DATE OF JUDGMENT: 28/02/2008

BENCH:
H.K. SEMA & MARKANDEY KATJU

JUDGMENT:

JUDGMENT

O R D E R

CIVIL APPEAL NO. 4065 OF 2002
WITH
C.A.NO.4069/2002

This appeal is preferred by Zila Parishad, Aurangabad against the judgment and
order dated 29/09/2000 passed by the High Court in WP No.222/1988.

We have heard the parties.

This case illustrates a classic example as to how grave miscarriage of justice is being
committed against the public interest. The deceased respondent was appointed as a
teacher in the Zila Parishad Primary School. On 13/11/1964, he was given a show-
cause notice which reads as under:-

“The nature of alleged association of Shri
Mahmood Baig, s/o Hidyat Baig, Asstt. Primary School,
PIRDAWADA Central Primary School, Wado Bazar
Taluka Sillod Dist. Aurangabad, with the activities of the
Jamate Islami (J.E.I.) organisation is as follows:
……2.

– 2 –

1. Shri Mahmood Baig s/o Hidyat Baig teacher
Primary School Pribawada attended the quarterly
conference of J.E.I. Aurangabad District held at
Hakgavan on May 9 & 10.

2. He attended private meeting of J.E.I. held at the
resident of Shri Hussein Khan Hasmat Khan at Naigaven
(Aurangabad) 1964.

Sd/-

Chief Executive Officer
Zilla Parishad, Aurangabad”

Pursuant to show-cause notice, he proceeded on leave. Thereafter, his whereabouts
was not known for about 16 years. It appears, for the first time, he filed writ petition
in 1987 challenging the show-cause notice dated 13/11/1964, i.e. after a lapse of about
23 years. The said writ petition was subsequently withdrawn. In the meantime, the
respondent expired on 3/1/1988. His legal representatives filed a second writ petition
on 28/1/1988 praying the same relief which was prayed in the first writ petition. In the
second writ petition, the order dated 30/11/1987 compulsorily retiring the respondent
from service was also challenged. The High Court, by its impugned order, allowed the
writ petition. The High Court quashed the order dated 30/11/1987 compulsorily
retiring the deceased respondent from service. The High Court also held
…….3.

– 3 –

that the deceased respondent was deemed to have continued in service from 14/6/1965
till 20/8/1982 and retired on attaining the age of superannuation on 20/8/1982. The
High Court directed the appellant to pay full pay and allowances for the period from
14/6/1965 to 20/8/1982 including the arrears on account of revision of pay scales during
the aforesaid period after adjusting the amount already paid to him.

▸ **Record extracts**:

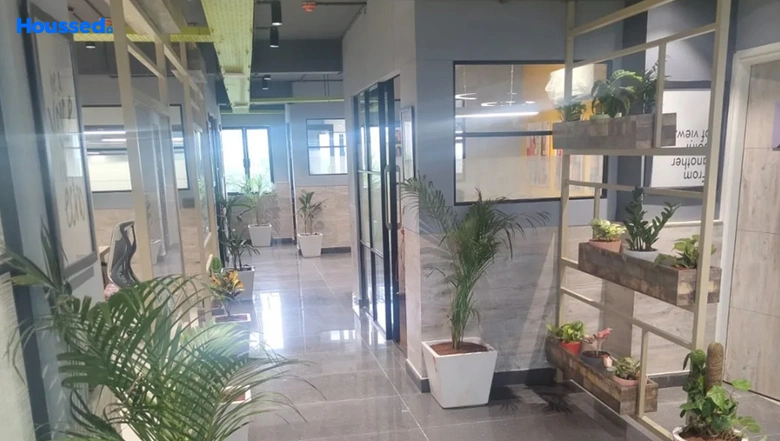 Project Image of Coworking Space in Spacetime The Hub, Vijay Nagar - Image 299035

* * *

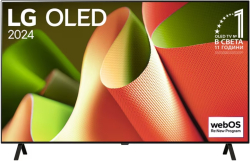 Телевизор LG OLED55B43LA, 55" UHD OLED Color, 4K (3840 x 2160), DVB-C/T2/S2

▸ **Exercise set**:
1) Reproduce the passage of the judgment from "CIVIL APPEAL NO." up to and including "heard the parties.".
2) Render into French the following sentence from the judgment: "The High Court quashed the order dated 30/11/1987 compulsorily retiring the deceased respondent from service."

▸ **Answers to the tasks**:
1)
CIVIL APPEAL NO. 4065 OF 2002
WITH
C.A.NO.4069/2002

This appeal is preferred by Zila Parishad, Aurangabad against the judgment and
order dated 29/09/2000 passed by the High Court in WP No.222/1988.

We have heard the parties.

2) La Haute Cour a annulé l'ordonnance du 30/11/1987 mettant d'office à la retraite l'intimé décédé.